Free Big Data Resources (2 Part Series)
Data is becoming a cornerstone in software services. Whether it is the business model or it drives revenue or both, tech companies are flocking to use this "free" resource to provide better services and excel over there competitors.
If you are in the "new-sexy" position in computer science or you're doing research in this field, you will find the resources in this article extremely helpful the same way they helped me. Frontier companies in this field like Google, Facebook, LinkedIn, and Twitter as well as big universities released tens of papers and articles on the subject outlining internal projects they worked on. These projects were released later as open sources to become a stable in the field. To save you the time and pain of getting lost in the labyrinth of endless resources over the internet (the way I did), I compiled a categorized list here for your pleasure. I will try to update the list frequently to keep it up-to-data.
I divided the resources into 8 main categories.

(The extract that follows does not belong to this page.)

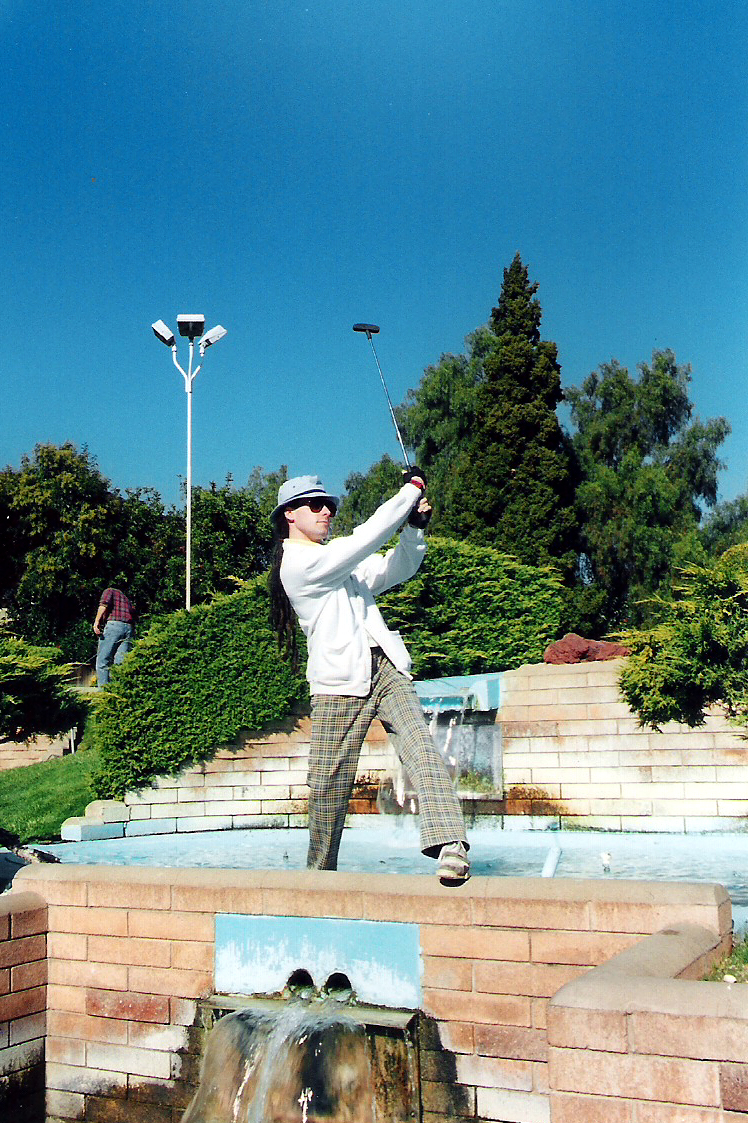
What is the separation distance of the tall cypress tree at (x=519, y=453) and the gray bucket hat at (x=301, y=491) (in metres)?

This first part includes the following four:
- Big Data Storage & NoSQL Databases
- Interactive Data Analytics
- Big Data Challenges and Ecosystems
- Resource Management
Bigtable: the terrabyte NoSQL database behind google cloud storage.
Cassandra: the Facebook column-oriented database.
Voldemort: Distributed database by LinkedIn.
Dynamo: Amazon's key-value store.
HBase: Column-oriented storage over HDFS by Facebook.
Neo4J: the famous graph database.
Snowflake: A data warehouse for the cloud.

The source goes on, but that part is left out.